- [LO QUE SE PIDE] Copia sin cambios, del texto sobre el perro de playa, el tramo que empieza con las palabras "A juzgar por" y termina con "de una platabanda.".

═══ FRAGMENTO DEL TEXTO

Sep 18, 2013

Perro de Playa

A juzgar por lo mucho que se divierten los perros en la playa es difícil pensar cómo es que esos animales no se han lanzado al mar y convertido en una nueva especie, como los delfines. Capaz no es el mar, es la playa. Los perros encuentran la felicidad en la orilla de las cosas, en el regazo de sus dueños o al borde de una platabanda.

Cerca de una orilla, al lado de un nido de tortugas, nació este perro. Su madre débil y llena de sarna poco pudo hacer para salvar a sus hermanos de las gaviotas que se daban festín de tortugas y cachorros. En el principio eran 4 y al amanecer solo estaba él, el perro de playa.

Las primeras semanas poca leche se podía chupar de las tetas de su madre, poco podía recibir de ella. Cuando conoció la sed fue el agua de coco de los pescadores y los camareros que reparten las empanadas lo que le dio vida. Fue la sal del mar la que le enseñó que de ahí no debía beber.

══════
═══ MATERIAL ENTREGADO

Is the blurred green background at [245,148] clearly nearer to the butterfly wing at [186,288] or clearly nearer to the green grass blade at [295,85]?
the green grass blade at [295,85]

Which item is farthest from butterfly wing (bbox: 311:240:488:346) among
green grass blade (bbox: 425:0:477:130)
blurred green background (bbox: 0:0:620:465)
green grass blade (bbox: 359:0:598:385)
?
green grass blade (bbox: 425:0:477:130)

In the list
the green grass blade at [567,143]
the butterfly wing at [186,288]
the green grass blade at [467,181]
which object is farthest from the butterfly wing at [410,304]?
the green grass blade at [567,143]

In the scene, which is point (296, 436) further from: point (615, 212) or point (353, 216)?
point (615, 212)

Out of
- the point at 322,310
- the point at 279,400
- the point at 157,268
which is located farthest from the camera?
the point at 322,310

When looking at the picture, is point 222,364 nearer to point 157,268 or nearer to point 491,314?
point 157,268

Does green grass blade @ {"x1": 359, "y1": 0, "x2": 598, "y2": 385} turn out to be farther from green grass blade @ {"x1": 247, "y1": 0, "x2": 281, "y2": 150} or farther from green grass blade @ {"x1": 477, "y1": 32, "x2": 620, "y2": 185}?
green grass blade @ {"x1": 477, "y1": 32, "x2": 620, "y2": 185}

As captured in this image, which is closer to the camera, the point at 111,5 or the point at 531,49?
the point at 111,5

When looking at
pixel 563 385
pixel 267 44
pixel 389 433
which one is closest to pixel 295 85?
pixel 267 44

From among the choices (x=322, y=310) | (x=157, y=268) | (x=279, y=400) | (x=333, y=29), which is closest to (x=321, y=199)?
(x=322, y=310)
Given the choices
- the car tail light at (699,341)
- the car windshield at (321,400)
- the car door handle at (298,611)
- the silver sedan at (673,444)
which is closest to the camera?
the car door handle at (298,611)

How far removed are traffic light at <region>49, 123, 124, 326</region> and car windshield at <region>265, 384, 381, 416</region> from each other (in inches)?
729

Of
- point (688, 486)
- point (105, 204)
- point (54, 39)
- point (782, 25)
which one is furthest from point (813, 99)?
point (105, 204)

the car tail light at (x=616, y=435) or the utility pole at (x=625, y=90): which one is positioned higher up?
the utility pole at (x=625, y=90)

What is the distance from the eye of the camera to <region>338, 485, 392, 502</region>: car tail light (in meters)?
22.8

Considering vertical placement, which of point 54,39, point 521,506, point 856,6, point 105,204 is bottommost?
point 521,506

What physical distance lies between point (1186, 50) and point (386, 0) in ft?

══════

- [RESPUESTA FINAL]
A juzgar por lo mucho que se divierten los perros en la playa es difícil pensar cómo es que esos animales no se han lanzado al mar y convertido en una nueva especie, como los delfines. Capaz no es el mar, es la playa. Los perros encuentran la felicidad en la orilla de las cosas, en el regazo de sus dueños o al borde de una platabanda.